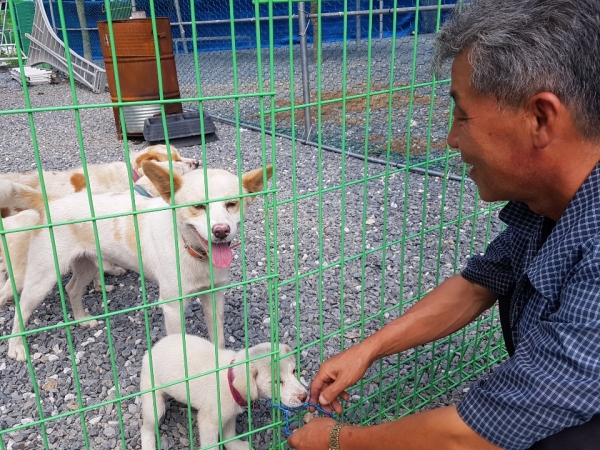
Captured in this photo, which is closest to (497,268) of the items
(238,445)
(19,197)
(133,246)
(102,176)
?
(238,445)

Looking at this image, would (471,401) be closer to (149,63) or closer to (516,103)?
(516,103)

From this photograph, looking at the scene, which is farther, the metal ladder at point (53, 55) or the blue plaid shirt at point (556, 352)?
the metal ladder at point (53, 55)

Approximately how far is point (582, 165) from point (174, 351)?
64.3 inches

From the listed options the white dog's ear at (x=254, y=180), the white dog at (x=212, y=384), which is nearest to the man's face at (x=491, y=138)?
the white dog's ear at (x=254, y=180)

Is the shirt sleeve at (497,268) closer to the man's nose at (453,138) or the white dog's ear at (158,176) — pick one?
the man's nose at (453,138)

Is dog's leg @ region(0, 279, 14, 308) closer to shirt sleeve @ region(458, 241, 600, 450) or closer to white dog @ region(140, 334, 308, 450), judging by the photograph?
white dog @ region(140, 334, 308, 450)

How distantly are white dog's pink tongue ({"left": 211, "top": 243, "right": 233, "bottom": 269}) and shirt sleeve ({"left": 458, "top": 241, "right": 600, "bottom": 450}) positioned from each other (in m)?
1.23

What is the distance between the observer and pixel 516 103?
1.17 m

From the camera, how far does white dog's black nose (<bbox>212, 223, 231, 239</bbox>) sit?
2.07m

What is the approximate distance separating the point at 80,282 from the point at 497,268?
7.90 ft

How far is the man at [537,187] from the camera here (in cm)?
A: 110

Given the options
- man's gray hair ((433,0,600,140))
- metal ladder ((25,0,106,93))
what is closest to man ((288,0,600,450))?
man's gray hair ((433,0,600,140))

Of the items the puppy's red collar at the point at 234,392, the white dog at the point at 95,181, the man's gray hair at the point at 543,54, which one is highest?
the man's gray hair at the point at 543,54

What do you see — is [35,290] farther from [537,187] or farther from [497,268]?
[537,187]
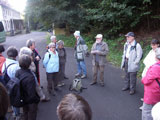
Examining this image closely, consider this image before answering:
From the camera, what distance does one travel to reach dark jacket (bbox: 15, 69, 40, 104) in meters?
3.02

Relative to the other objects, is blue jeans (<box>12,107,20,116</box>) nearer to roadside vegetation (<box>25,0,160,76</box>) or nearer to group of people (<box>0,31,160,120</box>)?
group of people (<box>0,31,160,120</box>)

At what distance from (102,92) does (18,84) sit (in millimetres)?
2990

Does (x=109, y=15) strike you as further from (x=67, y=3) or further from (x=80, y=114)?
(x=80, y=114)

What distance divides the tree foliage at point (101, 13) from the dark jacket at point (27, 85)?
8.12m

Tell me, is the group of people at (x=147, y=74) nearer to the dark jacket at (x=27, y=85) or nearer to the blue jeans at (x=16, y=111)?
the dark jacket at (x=27, y=85)

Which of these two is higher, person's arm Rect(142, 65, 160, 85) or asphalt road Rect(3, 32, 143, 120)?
person's arm Rect(142, 65, 160, 85)

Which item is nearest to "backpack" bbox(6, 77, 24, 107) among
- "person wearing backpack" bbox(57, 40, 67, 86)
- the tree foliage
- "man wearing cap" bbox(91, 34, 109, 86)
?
"person wearing backpack" bbox(57, 40, 67, 86)

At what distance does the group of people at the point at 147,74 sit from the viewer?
2.87 m

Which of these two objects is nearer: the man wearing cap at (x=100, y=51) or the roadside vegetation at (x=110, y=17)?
the man wearing cap at (x=100, y=51)

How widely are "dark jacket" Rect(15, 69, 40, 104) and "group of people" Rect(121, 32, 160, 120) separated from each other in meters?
2.11

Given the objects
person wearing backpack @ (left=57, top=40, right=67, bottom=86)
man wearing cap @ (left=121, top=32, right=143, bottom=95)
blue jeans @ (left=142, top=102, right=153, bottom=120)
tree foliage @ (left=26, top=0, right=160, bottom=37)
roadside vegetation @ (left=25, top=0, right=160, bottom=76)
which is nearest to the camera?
blue jeans @ (left=142, top=102, right=153, bottom=120)

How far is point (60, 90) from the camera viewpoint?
5.40m

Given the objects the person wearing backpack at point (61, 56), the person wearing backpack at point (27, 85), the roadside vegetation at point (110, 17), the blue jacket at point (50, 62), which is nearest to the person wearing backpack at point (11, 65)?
the person wearing backpack at point (27, 85)

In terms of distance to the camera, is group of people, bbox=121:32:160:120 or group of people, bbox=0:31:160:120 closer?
group of people, bbox=0:31:160:120
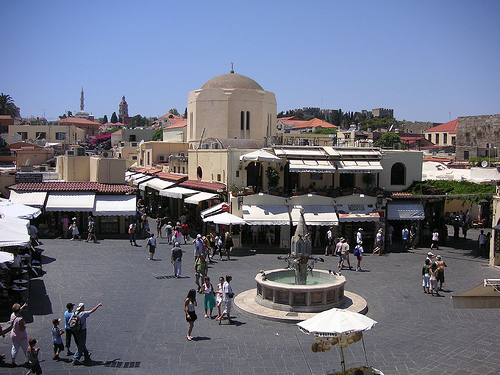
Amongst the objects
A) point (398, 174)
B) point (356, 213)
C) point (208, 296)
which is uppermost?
point (398, 174)

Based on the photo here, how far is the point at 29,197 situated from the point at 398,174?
2117 cm

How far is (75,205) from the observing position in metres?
30.1

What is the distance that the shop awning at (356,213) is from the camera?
29875mm

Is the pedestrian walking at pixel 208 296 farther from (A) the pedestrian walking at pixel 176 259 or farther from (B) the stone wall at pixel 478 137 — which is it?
(B) the stone wall at pixel 478 137

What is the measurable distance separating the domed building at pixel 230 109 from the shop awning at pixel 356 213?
14420 mm

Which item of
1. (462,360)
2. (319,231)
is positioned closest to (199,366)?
(462,360)

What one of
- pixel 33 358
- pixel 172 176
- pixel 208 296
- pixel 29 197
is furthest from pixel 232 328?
pixel 172 176

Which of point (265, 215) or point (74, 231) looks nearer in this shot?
point (74, 231)

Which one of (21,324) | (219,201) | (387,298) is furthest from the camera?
(219,201)

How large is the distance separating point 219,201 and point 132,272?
10.7 m

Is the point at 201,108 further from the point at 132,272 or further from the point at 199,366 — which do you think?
the point at 199,366

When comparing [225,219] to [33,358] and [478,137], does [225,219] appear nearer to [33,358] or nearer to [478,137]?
[33,358]

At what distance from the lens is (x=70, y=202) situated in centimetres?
3034

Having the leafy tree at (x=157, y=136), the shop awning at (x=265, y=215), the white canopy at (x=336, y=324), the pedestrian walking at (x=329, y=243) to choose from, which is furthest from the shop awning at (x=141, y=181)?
the leafy tree at (x=157, y=136)
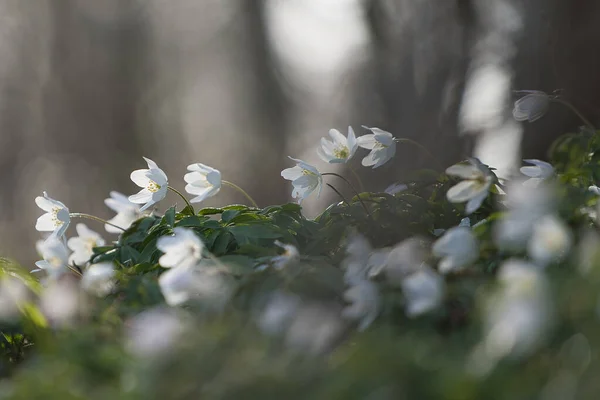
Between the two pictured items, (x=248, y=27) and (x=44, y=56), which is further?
(x=44, y=56)

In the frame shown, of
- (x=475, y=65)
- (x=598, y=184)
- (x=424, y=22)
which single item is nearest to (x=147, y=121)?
(x=424, y=22)

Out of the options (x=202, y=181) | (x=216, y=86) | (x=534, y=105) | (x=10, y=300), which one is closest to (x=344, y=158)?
(x=202, y=181)

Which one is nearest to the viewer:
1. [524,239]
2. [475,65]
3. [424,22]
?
[524,239]

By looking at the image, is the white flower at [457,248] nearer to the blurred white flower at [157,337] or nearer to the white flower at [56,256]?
the blurred white flower at [157,337]

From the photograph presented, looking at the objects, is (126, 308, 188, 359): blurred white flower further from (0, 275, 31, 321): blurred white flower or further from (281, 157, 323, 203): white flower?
(281, 157, 323, 203): white flower

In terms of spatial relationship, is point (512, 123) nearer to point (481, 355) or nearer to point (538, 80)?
point (538, 80)

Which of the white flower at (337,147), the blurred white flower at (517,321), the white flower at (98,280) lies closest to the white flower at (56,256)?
the white flower at (98,280)
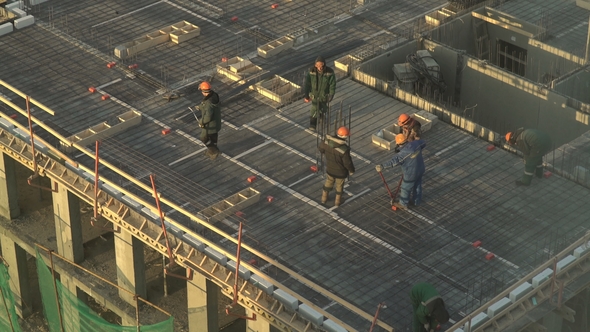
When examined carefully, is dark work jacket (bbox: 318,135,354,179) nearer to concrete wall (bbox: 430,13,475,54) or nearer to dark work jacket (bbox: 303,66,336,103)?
dark work jacket (bbox: 303,66,336,103)

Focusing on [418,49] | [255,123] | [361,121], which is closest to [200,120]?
[255,123]

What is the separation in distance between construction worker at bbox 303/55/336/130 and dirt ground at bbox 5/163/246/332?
6.95 metres

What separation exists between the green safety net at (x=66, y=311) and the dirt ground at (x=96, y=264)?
1.82 metres

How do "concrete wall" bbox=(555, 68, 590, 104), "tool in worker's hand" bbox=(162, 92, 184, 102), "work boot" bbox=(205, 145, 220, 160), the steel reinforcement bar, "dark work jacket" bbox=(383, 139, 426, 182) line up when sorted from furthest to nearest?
A: "concrete wall" bbox=(555, 68, 590, 104) < "tool in worker's hand" bbox=(162, 92, 184, 102) < "work boot" bbox=(205, 145, 220, 160) < "dark work jacket" bbox=(383, 139, 426, 182) < the steel reinforcement bar

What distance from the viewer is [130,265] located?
130 ft

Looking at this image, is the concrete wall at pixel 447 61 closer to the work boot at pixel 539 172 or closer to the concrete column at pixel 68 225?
the work boot at pixel 539 172

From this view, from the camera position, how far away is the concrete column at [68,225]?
41.1 meters

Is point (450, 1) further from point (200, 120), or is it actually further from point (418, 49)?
point (200, 120)

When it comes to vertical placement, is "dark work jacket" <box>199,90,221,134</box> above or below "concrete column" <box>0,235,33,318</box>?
above

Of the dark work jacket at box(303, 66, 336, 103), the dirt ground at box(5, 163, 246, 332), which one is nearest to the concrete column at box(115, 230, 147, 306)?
the dirt ground at box(5, 163, 246, 332)

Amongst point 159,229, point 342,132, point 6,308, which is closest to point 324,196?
point 342,132

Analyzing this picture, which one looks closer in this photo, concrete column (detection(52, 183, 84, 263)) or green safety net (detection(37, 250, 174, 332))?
green safety net (detection(37, 250, 174, 332))

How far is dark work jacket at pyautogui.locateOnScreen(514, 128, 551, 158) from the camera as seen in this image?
36906 millimetres

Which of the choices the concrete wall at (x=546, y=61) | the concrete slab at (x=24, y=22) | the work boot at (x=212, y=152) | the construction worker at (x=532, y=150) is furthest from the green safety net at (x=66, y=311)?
the concrete wall at (x=546, y=61)
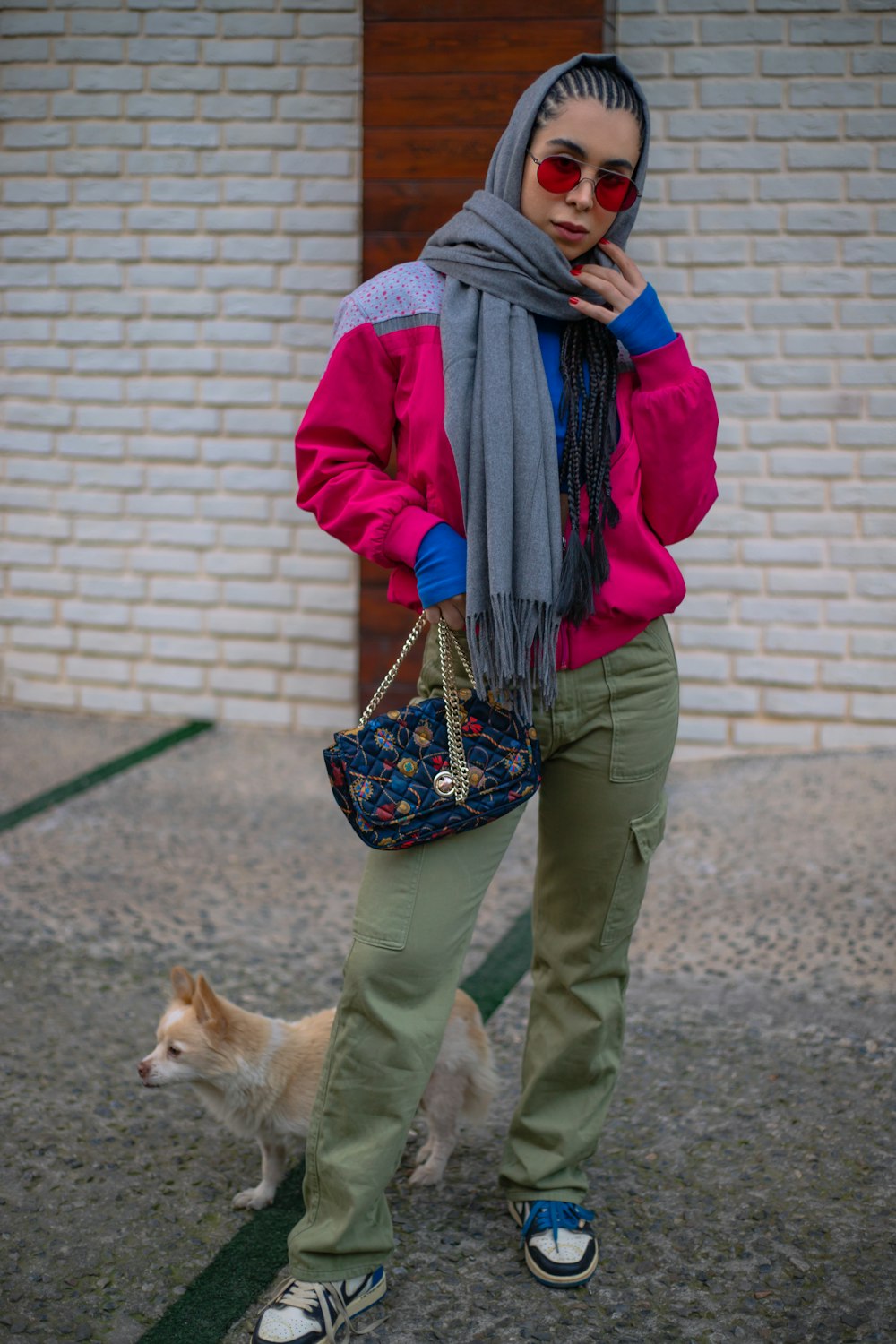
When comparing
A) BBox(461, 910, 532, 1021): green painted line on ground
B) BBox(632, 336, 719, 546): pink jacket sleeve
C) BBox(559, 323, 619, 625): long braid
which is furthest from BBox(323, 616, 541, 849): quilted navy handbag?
BBox(461, 910, 532, 1021): green painted line on ground

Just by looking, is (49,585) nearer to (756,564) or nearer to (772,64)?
(756,564)

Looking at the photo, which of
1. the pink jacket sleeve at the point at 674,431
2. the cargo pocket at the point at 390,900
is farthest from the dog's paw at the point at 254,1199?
the pink jacket sleeve at the point at 674,431

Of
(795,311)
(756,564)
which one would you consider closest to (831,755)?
(756,564)

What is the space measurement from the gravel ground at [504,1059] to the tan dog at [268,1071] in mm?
136

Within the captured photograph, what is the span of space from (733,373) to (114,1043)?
3217 millimetres

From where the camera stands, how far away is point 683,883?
430 centimetres

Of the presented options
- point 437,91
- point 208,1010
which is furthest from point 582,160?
point 437,91

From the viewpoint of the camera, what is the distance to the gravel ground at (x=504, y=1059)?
97.1 inches

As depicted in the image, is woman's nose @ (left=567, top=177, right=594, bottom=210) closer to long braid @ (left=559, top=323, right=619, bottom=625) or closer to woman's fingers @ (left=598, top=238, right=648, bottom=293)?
woman's fingers @ (left=598, top=238, right=648, bottom=293)

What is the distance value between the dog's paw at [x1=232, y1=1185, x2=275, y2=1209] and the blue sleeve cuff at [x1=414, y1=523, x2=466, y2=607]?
4.23ft

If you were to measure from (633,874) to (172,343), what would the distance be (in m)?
3.75

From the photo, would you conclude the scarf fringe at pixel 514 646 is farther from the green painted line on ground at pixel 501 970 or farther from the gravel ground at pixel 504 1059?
the green painted line on ground at pixel 501 970

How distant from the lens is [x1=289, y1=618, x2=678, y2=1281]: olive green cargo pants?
Answer: 2227mm

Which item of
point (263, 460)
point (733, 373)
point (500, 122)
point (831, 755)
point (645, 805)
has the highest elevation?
point (500, 122)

□ □ □ □ □

> **What the exercise asks**:
Reproduce the lines of the entries above exactly, but only from the line containing "What is the space" through the final line.

> **Final result**:
What is the space measurement from the gravel ground at [504,1059] to the tan dog at [268,1071] in mm?
136

Within the captured photograph, what is the span of space from (733,373) to (114,1043)?
3217 millimetres

From where the camera stands, how far away is point 683,883?
430 centimetres

Of the presented options
- point 437,91
- point 208,1010
which is furthest from point 582,160?
point 437,91

From the viewpoint of the camera, what is the distance to the gravel ground at (x=504, y=1059)?
97.1 inches

As depicted in the image, is woman's nose @ (left=567, top=177, right=594, bottom=210) closer to long braid @ (left=559, top=323, right=619, bottom=625) or closer to woman's fingers @ (left=598, top=238, right=648, bottom=293)?
woman's fingers @ (left=598, top=238, right=648, bottom=293)

What is the distance value between the dog's paw at [x1=232, y1=1185, x2=275, y2=1209] and the blue sleeve cuff at [x1=414, y1=523, x2=466, y2=607]?
4.23ft

If you were to measure from (633,874) to (172,343), what would the distance be (in m)?
3.75

From the photo, would you conclude the scarf fringe at pixel 514 646 is farther from the green painted line on ground at pixel 501 970 or farther from the gravel ground at pixel 504 1059?
the green painted line on ground at pixel 501 970

How distant from the lens is [x1=289, y1=618, x2=678, y2=1281]: olive green cargo pants?
Answer: 2227mm

Which item of
point (263, 460)
point (733, 373)
point (500, 122)
point (831, 755)
point (645, 805)
has the highest elevation?
point (500, 122)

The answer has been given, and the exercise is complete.